● **EXCERPTED TEXT**
Raising little Westies, and life as parent of a special needs son

Autism. Aspergers. You tell me the difference?

It’s been coming for some time now. DSM-IV is to be replaced, by DSM-V.

Along with the deprecation of the term “retarded” as a description of intellectual capability, so to will “Aspergers” be deprecated, to become simply a superfluous means of describing a person on the Autism spectrum. For those lining up to paediatricians to have children either born already or yet to be born, seen and assessed, labelled for the convenience of the education system, this represents a simplification of a complicated ecology of service providers.

However, for those who have grown up over the last forty or so years, and the parents of those who are recently diagnosed… being Aspergian is as important (or more important?) than being male or female, asian, african-american, indigenous or white, athiest, christian or wiccan.

● **WORK TASK 1**
Answer from the post on Aspergers and autism:
(a) Which manual is to replace DSM-IV?
(b) Which term does the post say is being deprecated as a description of intellectual capability?
(c) Roughly how many years of growing up does the post mention for those to whom being Aspergian matters?
● **WORK TASK 2**
Write the next part of the post on Aspergers and autism, picking up after its final sentence.
The records that follow are separate material, unrelated to the post on Aspergers and autism.

● **EXTRACTED RECORDS**

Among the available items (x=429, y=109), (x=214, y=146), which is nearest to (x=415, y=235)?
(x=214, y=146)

---

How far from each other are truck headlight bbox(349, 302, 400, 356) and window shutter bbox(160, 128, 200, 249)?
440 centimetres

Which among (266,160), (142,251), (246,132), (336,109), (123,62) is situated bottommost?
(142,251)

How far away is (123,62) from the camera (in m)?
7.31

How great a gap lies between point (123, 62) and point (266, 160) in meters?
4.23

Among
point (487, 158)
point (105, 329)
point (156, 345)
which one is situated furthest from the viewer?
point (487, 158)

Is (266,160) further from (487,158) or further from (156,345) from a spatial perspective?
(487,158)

--

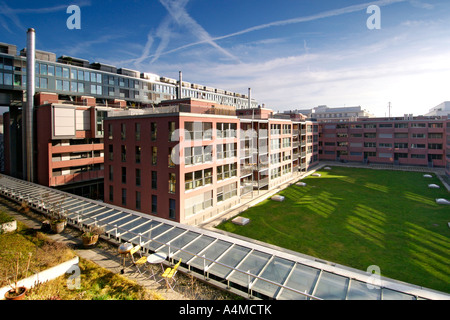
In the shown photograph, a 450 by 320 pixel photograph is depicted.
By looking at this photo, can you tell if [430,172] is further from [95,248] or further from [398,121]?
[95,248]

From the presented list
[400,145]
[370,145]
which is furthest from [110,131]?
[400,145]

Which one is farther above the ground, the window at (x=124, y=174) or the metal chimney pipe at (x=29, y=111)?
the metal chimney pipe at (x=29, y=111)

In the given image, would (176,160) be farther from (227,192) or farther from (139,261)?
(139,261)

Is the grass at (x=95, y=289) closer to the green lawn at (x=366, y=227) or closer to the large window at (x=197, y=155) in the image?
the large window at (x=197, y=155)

● **ANSWER SPACE 1**
(a) DSM-V
(b) "Retarded"
(c) About forty years

● **ANSWER SPACE 2**
Far be it from me to have too much opinion here, because my own experience is as a parent having a son be diagnosed in an inconsistent manner, clearly told “well for want of a distinct diagnosis lets use PDD-NOS – it’s vague enough to cover anything.” That made way for “Classic Autism” which seemed quite appropriate at the time, however, some of the descriptors for Classic Autism are tied to very specific moments in the persons life.

Lately, Aspergers seems to have become a highly visible description for a set of behaviours and preferences. I wonder, if this description loses official status and predominance… how many people would line up to be diagnosed on the Autism spectrum as an adult?

Are you effected by this change? Do you feel strongly about it? I’d be overjoyed to hear your opinion.


One response to “Autism. Aspergers. You tell me the difference?

  1. Gavin Bollard December 4, 2012 at 2:03 pm

    I feel that it’s sad to lose a descriptive word but good to level the playing field.

    I guess that it’s having a similar effect to perhaps, removing country designations. If for example, you could no longer say, John is an (Englishman, Australian, African, Japanese, Croatian, Lebanese etc) person. If you could only say John is a person.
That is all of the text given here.